Cleaning off the mud coating the clay sculpture, which is about the size of two adult fingers, Ori Greenhut found the well-preserved carved form of a naked woman, featuring a narrow waist and apparently an ornate hairdo. He took it home, and the Greenhut family, which lives in the nearby communal settlement of Tel Te’omim, turned it over to the Israel Antiquities Authority.

“We explained to him that it was an ancient object and that the Antiquities Authority would take care of it for everybody’s benefit,” says his mother, Moriya Greenhut. Archaeologists are mixed as to whether the figurine is an idol of a fertility goddess, such as Astarte, or depicts a living woman of the time. “It could be either one,” Yardenna Alexandre of the Israel Antiquities Authority told Haaretz.

Image by Israel Antiquities Authority

The image has none of the hallmarks sometimes found with depictions of goddesses. “She has no crown, for instance. She looks completely natural, which is why she could be either one, a goddess or a picture of a real woman,” says Alexandre.

A great many figurines depicting females, some carved in stone and some in etched on bronze, have been found in the region, Alexandre explains: some are very clearly goddess idols but some could well be portraits of women that lived at the time. This one had been made of clay that was pressed into a mold, says the Israel Antiquities Authority.

“Evidently the figurine belonged to one of the residents of the city of Rehov, which was then ruled by the central government of the Egyptian pharaohs,” commented Amihai Mazar, professor emeritus at Hebrew University and expedition director of the archaeological excavations at Tel Rehov.

Figurines depicting beefier women were typical of even earlier eras, explains Alexandre. “For this period, the late Bronze period of 13 to 15 centuries BCE, her slimness is typical in figurines,” she says.

Given that the piece was found (almost) lying on open ground, rather than associated with a clear archaeological layer, how can its provenance be sure, and how was it dated?
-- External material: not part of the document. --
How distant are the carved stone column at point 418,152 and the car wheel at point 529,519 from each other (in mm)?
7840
The piece is completely typical of its time and is highly, highly persuasive, Alexandre says, adding, “We are not worried that it’s a fake.”

Representatives of the IAA visited Ori Greenhut’s school, in Kibbutz Sde Eliahu, to deliver a certificate of appreciation for his good citizenship in turning over the piece rather than keeping it. Ironically enough, “The archaeologists visited during the Torah lesson, just when we were learning about Rachel stealing the idols of her father Laban,” says teacher Esther Ledell. “And suddenly I realized that here we had an idol just like that right in our classroom!”

Tel Rehov, where the figurine was found, was a city in the Jordan Valley that had been occupied for centuries, in the Bronze and Iron Ages. It had also been destroyed at least twice. Not far from the Jordan River, it is just 5 kilometers south of Beit She’an, another major archaeological site.

Among the many discoveries at Tel Rehov were ones relating to Canaanite religious practices, including ancient beehives and ovens and facilities that the archaeologists think may have been used in ritual feasting. They also found large buildings from the 10th and 9th centuries BCE, the times of King David and King Solomon. This latest figurine joins a long list of cult objects found at the site.